(Scene question records)
---------------
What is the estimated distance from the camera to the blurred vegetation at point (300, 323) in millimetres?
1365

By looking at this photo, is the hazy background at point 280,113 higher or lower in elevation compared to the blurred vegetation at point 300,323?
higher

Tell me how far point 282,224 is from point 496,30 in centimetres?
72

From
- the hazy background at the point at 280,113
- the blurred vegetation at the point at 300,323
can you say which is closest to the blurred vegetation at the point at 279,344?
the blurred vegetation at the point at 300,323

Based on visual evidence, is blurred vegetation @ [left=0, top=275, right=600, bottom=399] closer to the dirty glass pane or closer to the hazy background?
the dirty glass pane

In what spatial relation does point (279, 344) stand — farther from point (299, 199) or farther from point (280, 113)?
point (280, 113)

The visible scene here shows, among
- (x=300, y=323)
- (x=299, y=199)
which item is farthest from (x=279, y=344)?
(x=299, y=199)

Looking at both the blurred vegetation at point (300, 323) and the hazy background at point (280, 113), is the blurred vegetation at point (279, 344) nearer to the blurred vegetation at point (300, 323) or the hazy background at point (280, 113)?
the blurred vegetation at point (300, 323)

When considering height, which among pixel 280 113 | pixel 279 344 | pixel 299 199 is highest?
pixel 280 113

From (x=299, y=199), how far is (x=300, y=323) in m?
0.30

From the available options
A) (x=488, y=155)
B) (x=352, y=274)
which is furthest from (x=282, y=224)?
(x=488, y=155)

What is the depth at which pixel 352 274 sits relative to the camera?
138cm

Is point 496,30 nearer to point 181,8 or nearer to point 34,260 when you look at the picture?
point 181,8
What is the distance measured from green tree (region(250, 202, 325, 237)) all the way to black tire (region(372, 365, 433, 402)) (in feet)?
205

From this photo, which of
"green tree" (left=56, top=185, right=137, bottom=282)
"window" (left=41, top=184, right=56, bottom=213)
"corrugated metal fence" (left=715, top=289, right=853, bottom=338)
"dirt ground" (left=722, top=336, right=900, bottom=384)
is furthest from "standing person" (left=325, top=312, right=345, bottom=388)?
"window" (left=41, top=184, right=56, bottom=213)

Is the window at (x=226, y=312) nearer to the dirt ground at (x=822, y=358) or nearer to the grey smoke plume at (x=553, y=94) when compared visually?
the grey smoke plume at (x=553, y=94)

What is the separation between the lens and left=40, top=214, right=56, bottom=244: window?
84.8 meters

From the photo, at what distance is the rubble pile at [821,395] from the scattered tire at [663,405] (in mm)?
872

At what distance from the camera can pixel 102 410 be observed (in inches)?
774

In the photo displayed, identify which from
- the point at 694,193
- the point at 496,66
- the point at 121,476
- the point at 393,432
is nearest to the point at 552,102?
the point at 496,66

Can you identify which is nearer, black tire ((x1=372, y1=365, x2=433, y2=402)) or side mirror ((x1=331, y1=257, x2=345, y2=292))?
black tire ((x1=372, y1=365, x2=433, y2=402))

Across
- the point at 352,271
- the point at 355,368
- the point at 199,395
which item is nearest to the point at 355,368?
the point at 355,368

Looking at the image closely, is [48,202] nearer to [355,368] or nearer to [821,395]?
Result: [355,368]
---------------
> Goal:
Extract each entry in full, exactly as given.

> Output of the exercise:
What is the estimated distance from the camera to the blurred vegetation at point (300, 323) in millimetres?
1365

By looking at this photo, is the hazy background at point 280,113 higher or lower in elevation compared to the blurred vegetation at point 300,323?
higher

Tell me how far point 282,224 is from point 496,30 in centimetres?
72

From
- the hazy background at the point at 280,113
- the blurred vegetation at the point at 300,323
can you say which is closest to the blurred vegetation at the point at 279,344?
the blurred vegetation at the point at 300,323

Based on visual evidence, is blurred vegetation @ [left=0, top=275, right=600, bottom=399] closer to the dirty glass pane or closer to the hazy background?
the dirty glass pane

In what spatial relation does point (279, 344) stand — farther from point (299, 199) or farther from point (280, 113)?
point (280, 113)

The visible scene here shows, among
- (x=300, y=323)
- (x=299, y=199)
which item is farthest from (x=279, y=344)?
(x=299, y=199)

Looking at both the blurred vegetation at point (300, 323) and the hazy background at point (280, 113), is the blurred vegetation at point (279, 344) nearer to the blurred vegetation at point (300, 323) or the hazy background at point (280, 113)?
the blurred vegetation at point (300, 323)

When considering height, which among pixel 280 113 | pixel 279 344 | pixel 299 199 is highest?
pixel 280 113

From (x=299, y=199), how far is (x=300, y=323) in m?
0.30

From the available options
A) (x=488, y=155)
B) (x=352, y=274)
which is furthest from (x=282, y=224)?
(x=488, y=155)

What is the depth at which pixel 352 274 sits relative to the camera?
138cm

Is point 496,30 nearer to point 181,8 or nearer to point 34,260 when you look at the picture?
point 181,8
What is the distance measured from green tree (region(250, 202, 325, 237)) all the way to black tire (region(372, 365, 433, 402)) (in feet)?
205

From this photo, which of
"green tree" (left=56, top=185, right=137, bottom=282)
"window" (left=41, top=184, right=56, bottom=213)
"corrugated metal fence" (left=715, top=289, right=853, bottom=338)
"dirt ground" (left=722, top=336, right=900, bottom=384)
is furthest from "standing person" (left=325, top=312, right=345, bottom=388)?
"window" (left=41, top=184, right=56, bottom=213)

Is the window at (x=226, y=312) nearer to the dirt ground at (x=822, y=358) or nearer to the grey smoke plume at (x=553, y=94) when compared visually?
the grey smoke plume at (x=553, y=94)

What is the separation between the lens and left=40, top=214, right=56, bottom=244: window?
84.8 meters

From the photo, at what distance is the rubble pile at [821,395] from the scattered tire at [663,405] (in mm)?
872

At what distance from the camera can pixel 102 410 be observed (in inches)?
774

In the photo displayed, identify which from
- the point at 694,193
- the point at 496,66
- the point at 121,476
- the point at 393,432
is nearest to the point at 552,102?
the point at 496,66

Can you identify which is nearer, black tire ((x1=372, y1=365, x2=433, y2=402)) or side mirror ((x1=331, y1=257, x2=345, y2=292))?
black tire ((x1=372, y1=365, x2=433, y2=402))

Across
- the point at 352,271
- the point at 355,368
- the point at 199,395
which item is nearest to the point at 355,368?
the point at 355,368

Looking at the image closely, is [48,202] nearer to [355,368] or nearer to [821,395]?
Result: [355,368]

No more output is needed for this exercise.